Services by Courts and Tribunals

Judicial bodies, including District Courts, High Courts, and the Supreme Court, do not fall under the GST regime when they perform their legal functions. The same applies to specialized tribunals such as the National Company Law Tribunal (NCLT) or the Income Tax Appellate Tribunal (ITAT). The core idea here is that these bodies are performing sovereign functions—resolving disputes, delivering justice, and enforcing the law—which are public services and not commercial activities. Therefore, any service they render as part of their judicial or quasi-judicial duties is completely outside the scope of GST.

Functions of Elected Representatives and Constitutional Office‑Bearers

This category includes individuals who are either elected or appointed to key public roles under the Constitution. For example:

  • Elected Members like MPs, MLAs, Panchayat members, and municipal councilors.

  • Constitutional Post Holders such as the President, Vice-President, Governors, and Comptroller and Auditor General (CAG).

  • Non-employee Roles in Government Bodies such as chairpersons, directors, or members of statutory commissions and boards (e.g., Election Commission, Pollution Control Boards), provided they are not treated as employees.

All of these individuals perform public functions, not commercial ones, and often hold office by virtue of the Constitution or law. Hence, any honorarium, allowances, or perks received in such capacity are not subject to GST.

#### [INPUT DATA]
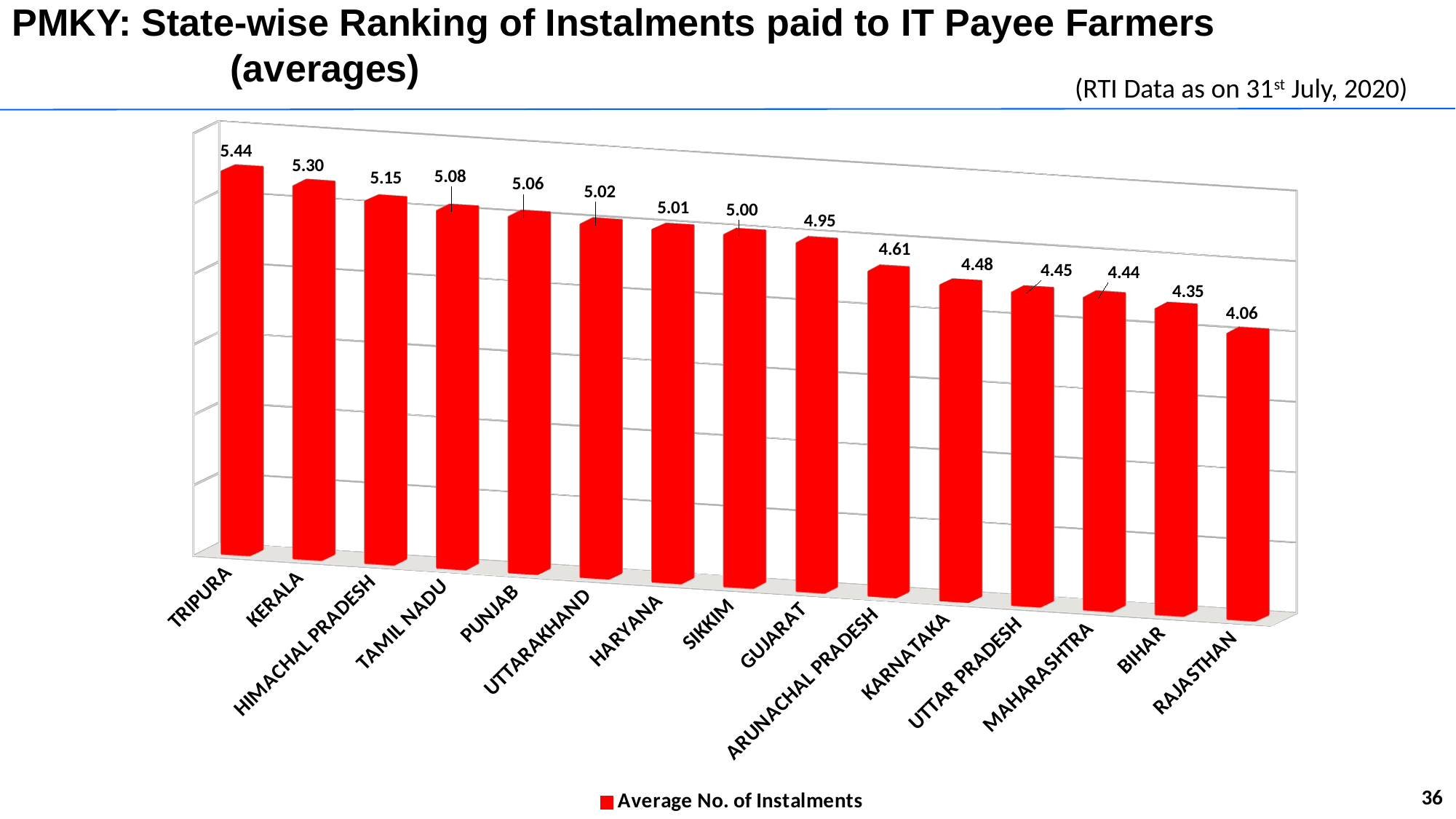
Do the values rise or fall from left to right along the x axis? Fall What is the average number of instalments for Tripura? 5.44 What is the difference between the values for Tripura and Rajasthan? 1.38 How many series does the legend list? 1 What is the difference between the values for Kerala and Bihar? 0.95 What kind of chart is shown on the slide? Bar chart Which has a higher average number of instalments, Punjab or Karnataka? Punjab What is the average number of instalments for Maharashtra? 4.44 What is the average number of instalments for Gujarat? 4.95 Which state has the lowest average number of instalments? Rajasthan Which state has the highest average number of instalments? Tripura How many states are shown in the chart? 15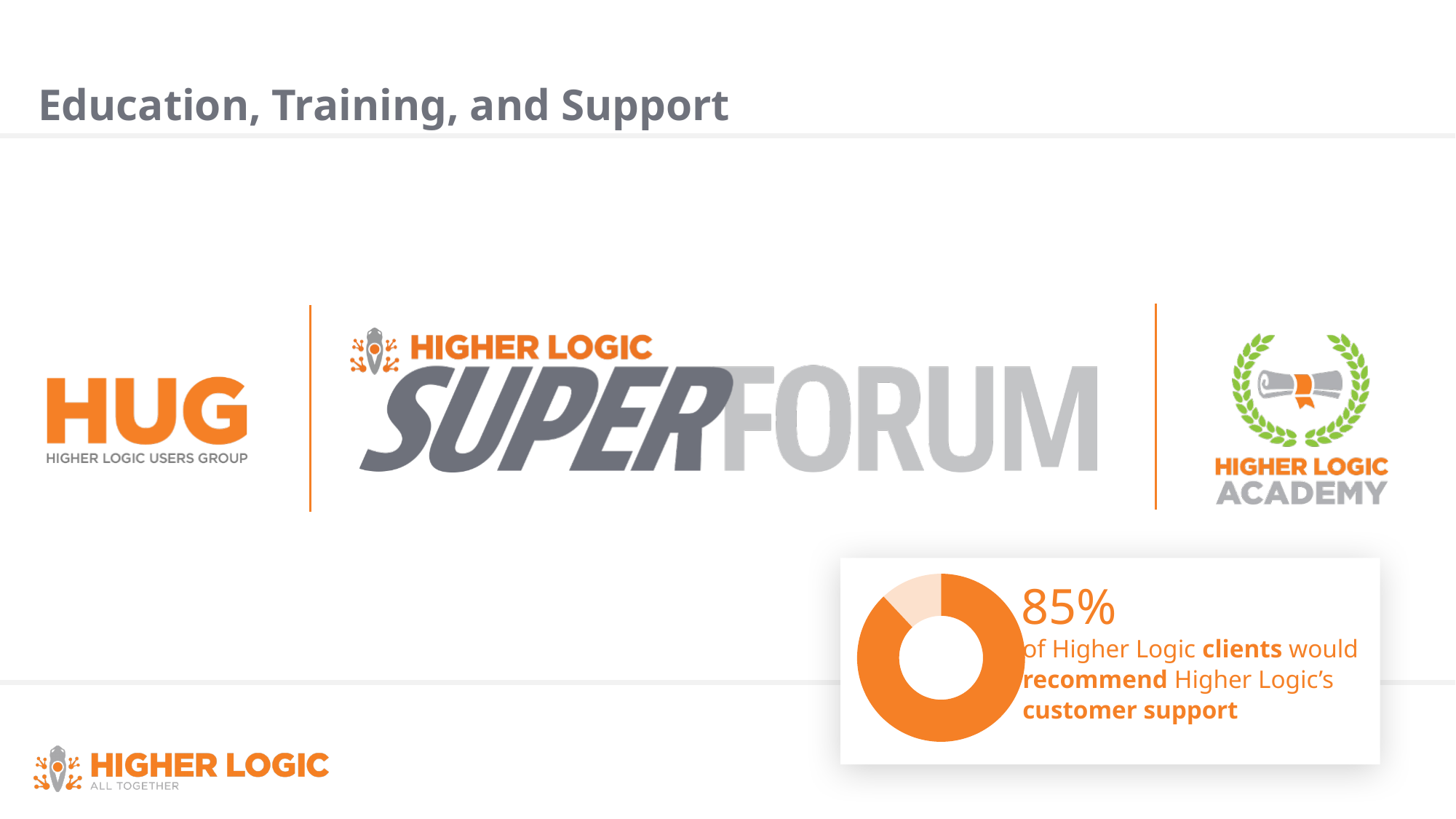
What does the 85% figure next to the donut chart describe? Higher Logic clients who would recommend Higher Logic's customer support How many slices does the donut chart have? 2 What percentage of Higher Logic clients would recommend Higher Logic's customer support, according to the donut chart? 85% What colour is the slice representing the 85% of clients in the donut chart? Orange Which slice of the donut chart is larger, the dark orange slice or the light slice? The dark orange slice What kind of chart is shown in the box at the bottom right of the slide? Donut (pie) chart Is the share of clients who would recommend Higher Logic's customer support greater or less than 50%? greater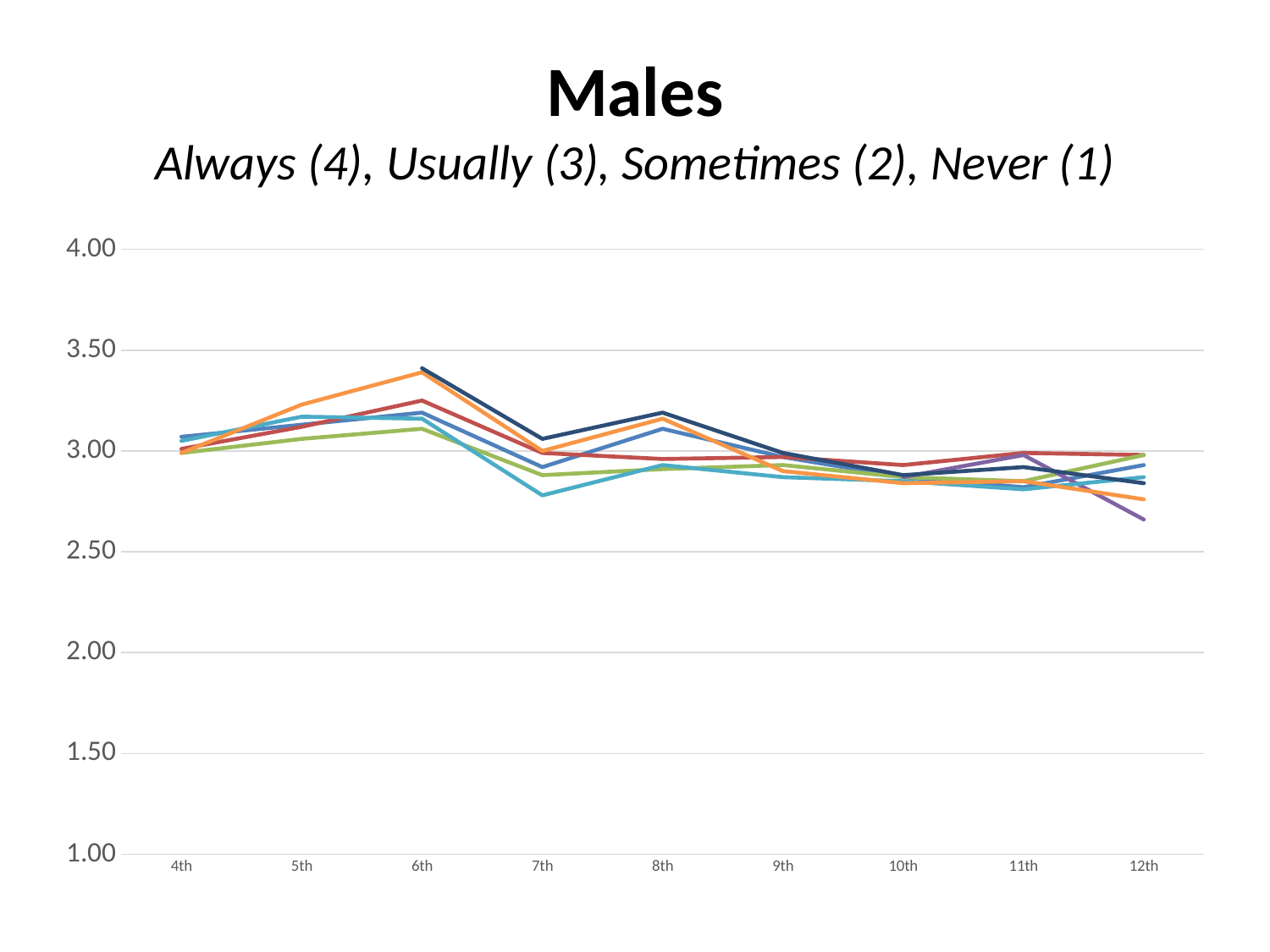
At which grade does the orange line reach its highest value? 6th Is the value of the dark navy line at 6th greater or less than 3.50? less At which grade does the purple line reach its lowest value? 12th What is the subtitle shown under the chart title? Always (4), Usually (3), Sometimes (2), Never (1) What kind of chart is shown on the slide? line chart Is the value of the orange line at 6th greater or less than 3.00? greater Does the orange line rise or fall from 4th to 6th? rise Do the values generally rise or fall from 6th to 12th? fall Is the value of the cyan line at 7th greater or less than 3.00? less How many grade levels are shown along the x axis? 9 What is the title of the chart? Males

#### [WORK INSTRUCTIONS]
Name every court and tribunal that the GST excerpt mentions by name.

#### [ANSWER]
District Courts, High Courts, the Supreme Court, the National Company Law Tribunal (NCLT), and the Income Tax Appellate Tribunal (ITAT).